The stack for the lambda layer:

import { Construct } from 'constructs'
import { Stack, StackProps } from 'aws-cdk-lib'
import { StringParameter } from 'aws-cdk-lib/aws-ssm'
import { Architecture, Code, LayerVersion, Runtime } from 'aws-cdk-lib/aws-lambda'

export class LambdaStack extends Stack {
  constructor(scope: Construct, id: string, props?: StackProps) {
    super(scope, id, props)

    const awsSdkLayer = new LayerVersion(this, 'AwsSdkLayer', {
      layerVersionName: 'AwsSdkLayer',
      code: Code.fromAsset('lambda/layers/awsSdkLayer'),
      compatibleRuntimes: [Runtime.NODEJS_18_X],
      compatibleArchitectures: [Architecture.ARM_64]
    })

    new StringParameter(this, 'aws-sdk-layer-arn', { parameterName: `/Lambda/awsSdkLayerArn`, stringValue: awkSdkLayer.layerVersionArn })
  }
}

Then I created a folder structure like: ./lambda/layers/awsSdkLayer/nodejs ...and inside nodejs, I created 2 files:

package.json :

{
    "name": "aws-sdk-layer",
    "version": "0.1.0",
    "dependencies": {
        "@aws-sdk/client-cloudwatch-logs": "^3.596.0",
        "@aws-sdk/client-cognito-identity-provider": "^3.596.0",
        "@aws-sdk/client-dynamodb": "^3.596.0",
        "@aws-sdk/client-lightsail": "^3.596.0",
        "@aws-sdk/client-pinpoint-sms-voice-v2": "^3.596.0",
        "@aws-sdk/client-s3": "^3.596.0",
        "@aws-sdk/client-secrets-manager": "^3.596.0",
        "@aws-sdk/client-ses": "^3.596.0",
        "@aws-sdk/client-sesv2": "^3.596.0",
        "@aws-sdk/client-sns": "^3.596.0",
        "@aws-sdk/client-sqs": "^3.596.0",
        "@aws-sdk/lib-dynamodb": "^3.596.0",
        "@aws-sdk/s3-request-presigner": "^3.596.0",
        "@aws-sdk/util-dynamodb": "^3.596.0"
    }
}

tsconfig.json

{ "extends": "../../../../tsconfig.json" }

(Given that I ultimately stripped everything out of it, I probably didn't need the tsconfig after all).

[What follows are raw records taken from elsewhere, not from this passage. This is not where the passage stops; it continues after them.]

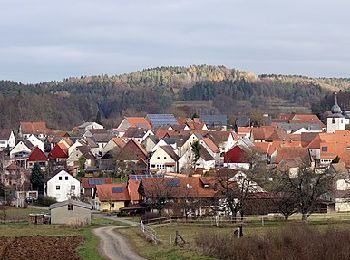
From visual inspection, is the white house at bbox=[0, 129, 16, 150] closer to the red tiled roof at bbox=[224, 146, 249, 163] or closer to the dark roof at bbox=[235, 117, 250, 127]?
the red tiled roof at bbox=[224, 146, 249, 163]

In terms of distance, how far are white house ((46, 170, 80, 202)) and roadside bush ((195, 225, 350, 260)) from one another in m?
32.6

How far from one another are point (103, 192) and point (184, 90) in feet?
481

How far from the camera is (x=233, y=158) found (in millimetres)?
64625

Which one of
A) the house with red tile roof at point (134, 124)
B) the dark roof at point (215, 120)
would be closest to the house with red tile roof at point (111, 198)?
the house with red tile roof at point (134, 124)

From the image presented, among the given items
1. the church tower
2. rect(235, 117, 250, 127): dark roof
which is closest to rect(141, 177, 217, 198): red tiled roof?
the church tower

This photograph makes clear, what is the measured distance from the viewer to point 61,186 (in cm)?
5472

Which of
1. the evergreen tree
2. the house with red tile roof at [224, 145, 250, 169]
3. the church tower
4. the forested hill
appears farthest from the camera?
the forested hill

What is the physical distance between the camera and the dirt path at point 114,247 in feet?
72.9

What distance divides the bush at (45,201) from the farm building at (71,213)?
13.5 m

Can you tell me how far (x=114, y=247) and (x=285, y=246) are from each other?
24.1ft

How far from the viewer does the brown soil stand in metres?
23.2

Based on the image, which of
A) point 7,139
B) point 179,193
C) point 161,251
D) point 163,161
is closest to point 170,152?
point 163,161

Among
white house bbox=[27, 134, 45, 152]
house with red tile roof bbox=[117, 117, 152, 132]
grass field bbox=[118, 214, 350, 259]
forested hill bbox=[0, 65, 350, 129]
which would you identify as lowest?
grass field bbox=[118, 214, 350, 259]

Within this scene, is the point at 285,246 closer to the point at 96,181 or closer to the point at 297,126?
the point at 96,181
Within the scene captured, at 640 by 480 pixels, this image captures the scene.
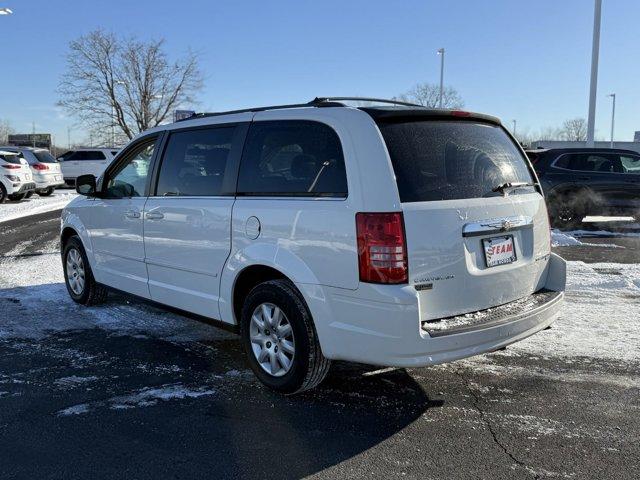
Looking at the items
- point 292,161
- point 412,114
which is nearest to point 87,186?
point 292,161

And in the stack where the lambda gets created:

// Getting the layer via SSM
const parameter = StringParameter.fromStringParameterName(scope, `aws-sdk-layer-arn`, '/Lambda/awsSdkLayerArn')
const awsSdkLayer = LayerVersion.fromLayerVersionArn(scope, `aws-sdk-layer`, parameter.stringValue)

// Creating the lambda
new NodejsFunction(scope, `myLambda`, {
  functionName: 'myLambda',
  runtime: Runtime.NODEJS_18_X,
  handler: 'handler',
  entry: `functions/myLambda.ts`,
  architecture: Architecture.ARM_64,
  timeout: Duration.minutes(15),
  layers: [awsSdkLayer],  // ---> IMPORT THE LAYER
  bundling: {
    minify: false,
    sourceMap: true,
    target: 'es2020',
    externalModules: ['@aws-sdk/client-pinpoint-sms-voice-v2'] // ---> DECLARE EXTERNAL MODULES
  },
  environment: {
    'NODE_OPTIONS': '--enable-source-maps'
  }
})

I am confident this could be further optimized, or even generally approached in a more sophisticated way (and I'm all ears if you have suggestions!), but I was just relieved to finally see the runtime errors disappear.

RanVaknin commented 1 week ago

Great to hear that you worked through this.

I don't have any suggestions since Im not super familiar with CDK, but like you said there are multiple ways to go about this. Im going to close this issue but your answer will remain discoverable.